Böyle biri olmak istemedim hiçbir zaman, sürüye ait olmayı
istemedim. Kaçabildiğim her şeyden kaçmaya çalıştım. Aykırı olma arzusu değildi
bu, hiçbir şeye ait hissedememekti kendini. Ne aileme, ne yaptığım işlere, ne
sevdiğim kadına, ne de tuttuğum takıma. Farkındalık bizi gün geçtikçe
zehirliyor. Geçen her saniyede daha da mutsuz hissediyorum kendimi. Yapay
mutlulukları yavaş yavaş tüketiyorum. İlerideki masada süveter giyip, berbat
bir kokteyl söylemiş adama imreniyorum.
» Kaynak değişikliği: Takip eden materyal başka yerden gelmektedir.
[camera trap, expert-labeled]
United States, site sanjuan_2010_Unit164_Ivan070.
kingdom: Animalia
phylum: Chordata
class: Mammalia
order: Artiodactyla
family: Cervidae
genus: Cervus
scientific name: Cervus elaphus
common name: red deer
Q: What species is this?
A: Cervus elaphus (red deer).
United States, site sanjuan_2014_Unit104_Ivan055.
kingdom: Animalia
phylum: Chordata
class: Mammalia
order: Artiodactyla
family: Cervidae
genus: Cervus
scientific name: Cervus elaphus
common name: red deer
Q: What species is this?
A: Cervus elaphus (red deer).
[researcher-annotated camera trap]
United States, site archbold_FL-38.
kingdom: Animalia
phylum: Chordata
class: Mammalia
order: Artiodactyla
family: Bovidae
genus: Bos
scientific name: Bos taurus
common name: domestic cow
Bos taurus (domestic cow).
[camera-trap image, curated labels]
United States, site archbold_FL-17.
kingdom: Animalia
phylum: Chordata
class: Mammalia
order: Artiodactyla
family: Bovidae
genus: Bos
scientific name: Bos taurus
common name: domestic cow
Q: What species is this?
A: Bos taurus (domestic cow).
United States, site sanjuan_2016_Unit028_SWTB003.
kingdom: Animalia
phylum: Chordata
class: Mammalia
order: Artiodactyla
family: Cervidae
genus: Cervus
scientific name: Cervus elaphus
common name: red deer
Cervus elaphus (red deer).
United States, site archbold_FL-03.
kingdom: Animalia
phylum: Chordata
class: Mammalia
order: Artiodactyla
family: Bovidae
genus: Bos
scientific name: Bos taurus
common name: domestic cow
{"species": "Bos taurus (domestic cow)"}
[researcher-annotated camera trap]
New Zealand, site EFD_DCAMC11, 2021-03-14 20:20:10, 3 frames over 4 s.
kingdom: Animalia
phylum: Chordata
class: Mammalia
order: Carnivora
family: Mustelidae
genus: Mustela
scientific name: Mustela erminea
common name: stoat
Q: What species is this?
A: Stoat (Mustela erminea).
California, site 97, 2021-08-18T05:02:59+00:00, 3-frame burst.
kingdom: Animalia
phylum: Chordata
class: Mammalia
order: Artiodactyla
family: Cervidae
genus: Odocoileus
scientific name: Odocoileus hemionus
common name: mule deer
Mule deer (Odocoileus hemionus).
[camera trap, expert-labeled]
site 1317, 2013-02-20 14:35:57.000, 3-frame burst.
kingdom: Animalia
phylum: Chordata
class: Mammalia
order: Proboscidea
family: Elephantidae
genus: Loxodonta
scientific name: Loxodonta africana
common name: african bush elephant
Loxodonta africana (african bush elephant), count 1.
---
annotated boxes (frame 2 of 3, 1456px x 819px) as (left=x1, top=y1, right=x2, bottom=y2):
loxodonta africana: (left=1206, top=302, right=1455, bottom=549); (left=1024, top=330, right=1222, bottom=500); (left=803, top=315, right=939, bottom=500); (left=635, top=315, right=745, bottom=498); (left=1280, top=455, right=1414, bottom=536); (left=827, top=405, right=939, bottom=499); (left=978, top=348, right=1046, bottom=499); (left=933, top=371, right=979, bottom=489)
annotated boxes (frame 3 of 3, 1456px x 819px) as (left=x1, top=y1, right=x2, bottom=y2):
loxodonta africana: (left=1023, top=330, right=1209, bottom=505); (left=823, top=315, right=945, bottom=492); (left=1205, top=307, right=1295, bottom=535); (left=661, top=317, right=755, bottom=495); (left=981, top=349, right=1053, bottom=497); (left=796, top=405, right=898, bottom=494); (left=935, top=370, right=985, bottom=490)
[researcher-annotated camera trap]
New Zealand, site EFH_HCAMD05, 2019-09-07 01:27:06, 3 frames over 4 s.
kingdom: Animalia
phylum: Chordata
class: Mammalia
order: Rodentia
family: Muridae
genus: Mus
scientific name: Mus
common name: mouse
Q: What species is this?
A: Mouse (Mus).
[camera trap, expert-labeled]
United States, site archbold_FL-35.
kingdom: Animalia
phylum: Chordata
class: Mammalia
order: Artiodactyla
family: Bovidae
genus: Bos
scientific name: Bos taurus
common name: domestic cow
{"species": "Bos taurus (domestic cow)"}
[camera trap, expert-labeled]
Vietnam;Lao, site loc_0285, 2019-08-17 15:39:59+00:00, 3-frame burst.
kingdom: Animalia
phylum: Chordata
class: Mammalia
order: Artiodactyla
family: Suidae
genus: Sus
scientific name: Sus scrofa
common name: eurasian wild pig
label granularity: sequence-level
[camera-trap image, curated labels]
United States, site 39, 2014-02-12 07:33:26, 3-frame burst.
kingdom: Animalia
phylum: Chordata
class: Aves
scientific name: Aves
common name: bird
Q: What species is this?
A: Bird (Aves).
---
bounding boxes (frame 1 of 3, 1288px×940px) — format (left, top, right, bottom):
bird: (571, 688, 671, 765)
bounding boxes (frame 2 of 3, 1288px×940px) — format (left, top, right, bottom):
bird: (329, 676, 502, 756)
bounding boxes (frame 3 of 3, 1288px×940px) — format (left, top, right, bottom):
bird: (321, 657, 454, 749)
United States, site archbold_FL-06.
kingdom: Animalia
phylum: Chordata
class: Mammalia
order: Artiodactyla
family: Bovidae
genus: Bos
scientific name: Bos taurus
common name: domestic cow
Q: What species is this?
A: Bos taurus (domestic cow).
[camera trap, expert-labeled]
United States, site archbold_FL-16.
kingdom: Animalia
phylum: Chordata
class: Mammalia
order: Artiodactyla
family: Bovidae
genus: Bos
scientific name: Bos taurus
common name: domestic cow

Yarım saat arayla bir yudum alıp
sürekli gülüyor ve bir şeyler anlatıp yanındaki insanların da gülmesini
sağlıyor. Böyle adamlara nefret beslerdim eskiden ama artık içimden sövmeye
bile gücüm kalmadı. Çünkü böyle mutlular, böyle ayakta kalıyorlar. Burası bir
savaş alanı ve ben silah tutmasını beceremeyen en çelimsiz askerim.
Biraları devirdikçe kendime olan nefretim katlanıyor. Kafamı
duvarlara vurmak istiyorum, acı çekerek kendimi öldürmek istiyorum. Yaşamaya
hakkım olmadığını düşünüyorum, çektiğim her nefeste zehirleniyormuş gibi
hissediyorum. Yavaş yavaş boğuluyorum. Bir çıkar yolu yok önümde. Ha şimdi
ölmüşüm ha elli yıl sonra, ikisinin arasında hiçbir fark yok. Orta çağ
avrupasında bir köylü olmayı isterdim, ya da Çanakkale savaşında beynine mermi
yiyen herhangi bir çocuk, anlamsızlığın ortasında anlamsız bir ölüm. Ölmek şu yaşadığımız
dönemde artık çok daha zor ve aynı oranda kolay. Kendimizi bin bir çeşit
şekilde öldürebiliriz ama çevre faktörleri git gide azalıyor. Altmışlı yaşlarda
ölen insanlar için daha gençti diyorlar. Karşılarındakini ölüme
yakıştıramadıkları için değil, kendileri o yaşlarda ölmek istemediği için.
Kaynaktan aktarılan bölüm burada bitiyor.